The small town of Graiguenamanagh sits peacefully along the banks of the River Barrow, on the border between counties Kilkenny and Carlow. It's name in Irish (Gráig na Manach), meaning 'village of the monks' points to its ancient monastic foundations. In the sixth century a settlement was founded by St Fiacra (St Fiacre to the French), before his great missionary expedition to France. It was a later monastic foundation, however, that the town became better-known. A new monastery was founded in the wake of the twelfth century Norman Conquest of Ireland, by the earl of Pembroke, William Marshall in 1204. The monastery was to be given to the Cistercians, and the early monks came there from Stanley Abbey in Wiltshire, England. The monks planned a monastery and church of vast proportions. The abbey, which became known as Duiske, flourished and had over eighty resident monks by 1230. For three hundred years the abbey flourished. The advent of the Protestant Reformation, however, proved disastrous, with monasteries and abbeys throughout Ireland and Britain being dissolved by orders of parliament. Duiske was suppressed in 1526. Subsequently the church and monastery passed into the hands of the James, the ninth earl of Ormonde. The church then descended into dereliction for a time until 1754 when part of the nave was transformed into into the place of worship for the local Protestant population. This arrangement lasted until the early nineteenth century, when a new Church of Ireland church was erected in the town. The abbey once again became a place of Catholic worship in 1813, which it continues to be to this day.

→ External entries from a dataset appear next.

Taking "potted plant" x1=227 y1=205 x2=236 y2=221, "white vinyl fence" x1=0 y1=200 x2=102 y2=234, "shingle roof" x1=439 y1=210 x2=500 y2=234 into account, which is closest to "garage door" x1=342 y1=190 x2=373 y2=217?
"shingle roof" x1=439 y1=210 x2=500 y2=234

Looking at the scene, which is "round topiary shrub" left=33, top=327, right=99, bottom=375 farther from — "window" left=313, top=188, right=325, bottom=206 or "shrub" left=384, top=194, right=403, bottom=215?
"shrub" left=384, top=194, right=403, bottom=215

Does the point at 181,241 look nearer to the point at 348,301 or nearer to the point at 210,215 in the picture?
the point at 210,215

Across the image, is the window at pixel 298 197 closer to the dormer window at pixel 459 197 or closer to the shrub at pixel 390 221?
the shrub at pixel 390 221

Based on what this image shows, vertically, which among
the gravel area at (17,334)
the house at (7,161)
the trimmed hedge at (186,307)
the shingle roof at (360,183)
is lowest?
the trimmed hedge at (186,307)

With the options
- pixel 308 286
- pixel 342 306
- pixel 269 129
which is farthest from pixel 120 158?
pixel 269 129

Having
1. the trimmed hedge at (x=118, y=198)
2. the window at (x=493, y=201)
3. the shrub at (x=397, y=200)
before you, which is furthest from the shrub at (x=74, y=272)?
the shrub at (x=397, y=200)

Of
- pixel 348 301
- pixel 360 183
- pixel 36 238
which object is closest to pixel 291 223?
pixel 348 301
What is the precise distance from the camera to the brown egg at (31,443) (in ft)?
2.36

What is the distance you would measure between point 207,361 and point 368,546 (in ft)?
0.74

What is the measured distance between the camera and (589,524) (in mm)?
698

From the outside the church could be mistaken for any large cruciform early nineteenth century chapel, with few immediate signs of its ancient heritage. The size of the church is, however, immediately apparent. The abbey church was the largest Cistercian church in Ireland, over sixty-five meters long. At the crossing (where the nave and transepts met) stood a great tower, which collapsed in 1744. It was never replaced.
The image above shows the church as it would have looked in the early twentieth century. The restoration completed throughout the nineteenth century produced a largely mock Gothic effect, with plaster statues, an elaborate high altar, and the highly decorated chancel arch. These fitting remained until the 1970s when a further restoration took place in the wake of the Second Vatican Council. Duiske is one of the few churches to have truly benefited from restoration in this period, with the church being returned to its former Cistercian glory. In line with their strict interpretation of monastic aestheticism, medieval Cistercians promoted their own particular style of architecture, with their churches exuding an austerity rarely found in Catholic churches. The plaster visible above was removed to reveal the unrendered whitewashed stone, in keeping with the original design; Cistercians never favoured plastered walls and even statues and images were frowned upon, lest they distract the monks from prayer. A beautiful unseasoned oak roof was added as part of the most recent restoration, returning the church to at least some of its medieval glory.
Above is an image of an archway leading to monastic cloister.